SAMUDERA NEWS– Satuan Reserse Narkoba Polresta Bandar Lampung mengamankan 38 pelaku narkoba dalam kurun waktu satu bulan, Mei 2025. Tersangka yang ditangkap terdiri dari kurir, pengedar, dan bandar yang beroperasi di wilayah hukum Polresta Bandar Lampung.
Kapolresta Bandar Lampung, Kombes Pol Alfret Jacob Tilukay, menjelaskan pengungkapan kasus ini meliputi 20 perkara, dengan 35 laki-laki dan 3 perempuan sebagai tersangka.
“Kami telah menggagalkan peredaran narkoba yang berpotensi merusak generasi muda. Tidak ada tempat bagi narkoba di Bandar Lampung,” kata Alfret dalam konferensi pers Sabtu (7/6/2025).
📦 Barang Bukti Senilai Miliaran
Petugas menyita barang bukti berupa:
- Sabu seberat 6.317,23 gram
- Ganja sebanyak 92,81 gram
- Tembakau sintetis 0,56 gram
- Pil ekstasi 1.603 butir
Nilai ekonomis total diperkirakan mencapai Rp6,88 miliar. Berdasarkan perhitungan kepolisian, upaya ini berhasil menyelamatkan sekitar 25.200 jiwa dari bahaya narkoba.
📢 Masyarakat Diajak Terlibat
Kapolresta Alfret mengimbau warga untuk aktif melaporkan segala bentuk penyalahgunaan narkoba yang terjadi di lingkungan masing-masing.
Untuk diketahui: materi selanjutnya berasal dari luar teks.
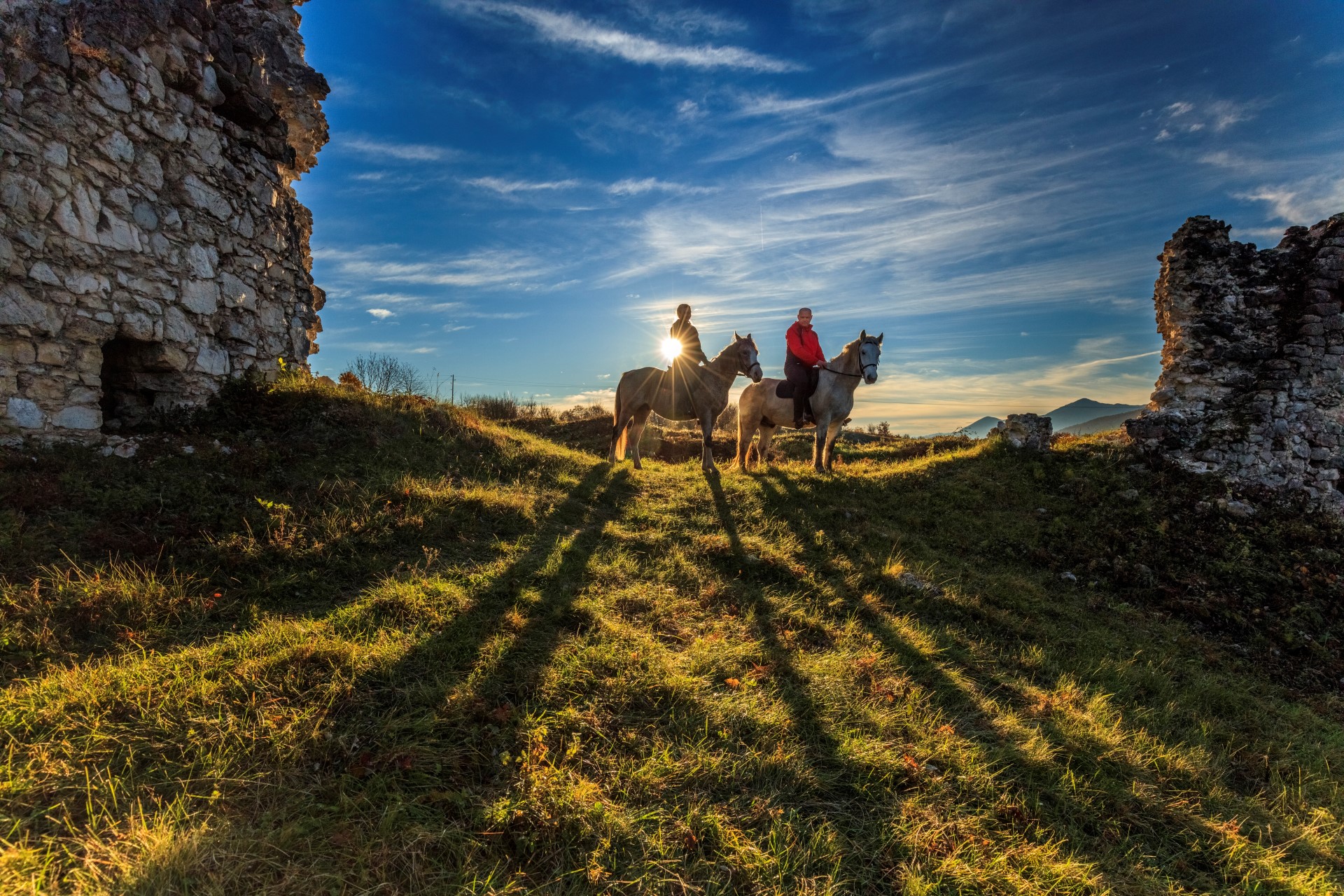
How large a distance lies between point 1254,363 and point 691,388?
11536mm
“Peran serta masyarakat sangat penting dalam memberantas narkoba. Jangan ragu untuk melapor,” imbau Kapolresta.
🔍 Modus Operandi dan Wilayah Rawan
Kasat Narkoba, Kompol I Made Indra Wijaya, menambahkan mayoritas kasus berasal dari wilayah Teluk Betung Utara dan Teluk Betung Timur. Modus yang digunakan pelaku beragam, mulai dari transaksi langsung hingga pembelian lewat daring.
“Sebagian besar tersangka dikenakan Pasal 114 dan 112, sisanya Pasal 127 UU Narkotika,” jelasnya.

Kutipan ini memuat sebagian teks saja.